▶ _Vorliegender Auszug_:
====================

RVG VV Nr. 2300
Leitsatz
Führt der mit der außergerichtlichen Verkehrsunfall-Schadenregulierung beauftragte Rechtsanwalt mit der gegnerischen Haftpflichtversicherung telefonische Besprechungen zum Unfallhergang und zur Haftung und nimmt er an einem Ortstermin des von der Haftpflichtversicherung beauftragten Sachverständigen teil, entspricht die Bestimmung einer 1,8 Geschäftsgebühr nach Nr. 2300 VV RVG billigem Ermessen.
(Leitsatz der Schriftleitung)
AG Saarbrücken, Urt. v. 14.9.2007 – 37 C 1218/06
Sachverhalt
Der mit der Verkehrsunfall-Schadenregulierung von der Klägerin beauftragte Rechtsanwalt führte mit der gegnerischen Haftpflichtversicherung mehrere Telefongespräche, in denen es um den Unfallhergang und die Haftung der Unfallbeteiligten ging. Die Haftpflichtversicherung beauftragte einen Sachverständigen mit der Erstellung eines Gutachtens. Der Rechtsanwalt der Klägerin nahm an dem von diesem Sachverständigen angesetzten Ortstermin teil, in dem die unfallbeteiligten Fahrzeuge gegenübergestellt wurden.
Mit ihrer Klageschrift machte die Klägerin Reparaturkosten, eine Nutzungsausfallentschädigung, den Ersatz eigener Sachverständigenkosten, eine Auslagenpauschale sowie die auf der Grundlage einer 1,8 Geschäftsgebühr nach Nr. 2300 VV RVG berechneten Anwaltskosten für die vorgerichtliche Tätigkeit ihres Prozessbevollmächtigten geltend. Das AG Saarbrücken ist von einer Haftung der Beklagten in Höhe von 2/3 der unfallbedingten Schäden der Klägerin ausgegangen und hat auf dieser Grundlage auch die 1,8 Geschäftsgebühr zuerkannt.
Aus den Gründen
“ … 3) Die Klägerin hat ferner einen Anspruch gegen die Beklagten auf Ersatz der für die vorgerichtliche Tätigkeit ihrer Prozessbevollmächtigten angefallenen Gebühren aus §§ 7, 18 StVG, 823 BGB, 3 PflVG in Höhe von 151,09 EUR.
Dabei war die berechnete 1,8-Geschäftsgebühr nicht zu beanstanden.

====================

▶ _Bereitgestelltes Material_:

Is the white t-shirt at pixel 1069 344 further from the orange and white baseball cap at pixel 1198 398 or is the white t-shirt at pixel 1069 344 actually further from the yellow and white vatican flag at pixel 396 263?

====================

▶ _Zu erledigende Aufgaben_:
(A) Nenne alle Posten, die die Klägerin laut dem Urteilsauszug mit ihrer Klageschrift geltend gemacht hat.
(B) Gib den Abschnitt des Urteilsauszugs wortgetreu wieder, der mit den Worten „(Leitsatz der Schriftleitung)“ beginnt und mit „Fahrzeuge gegenübergestellt wurden.“ endet.

▶ _Lösungen je Aufgabe_:
(A)
- Reparaturkosten
- eine Nutzungsausfallentschädigung
- den Ersatz eigener Sachverständigenkosten
- eine Auslagenpauschale
- die auf der Grundlage einer 1,8 Geschäftsgebühr nach Nr. 2300 VV RVG berechneten Anwaltskosten für die vorgerichtliche Tätigkeit ihres Prozessbevollmächtigten

(B)
(Leitsatz der Schriftleitung)
AG Saarbrücken, Urt. v. 14.9.2007 – 37 C 1218/06
Sachverhalt
Der mit der Verkehrsunfall-Schadenregulierung von der Klägerin beauftragte Rechtsanwalt führte mit der gegnerischen Haftpflichtversicherung mehrere Telefongespräche, in denen es um den Unfallhergang und die Haftung der Unfallbeteiligten ging. Die Haftpflichtversicherung beauftragte einen Sachverständigen mit der Erstellung eines Gutachtens. Der Rechtsanwalt der Klägerin nahm an dem von diesem Sachverständigen angesetzten Ortstermin teil, in dem die unfallbeteiligten Fahrzeuge gegenübergestellt wurden.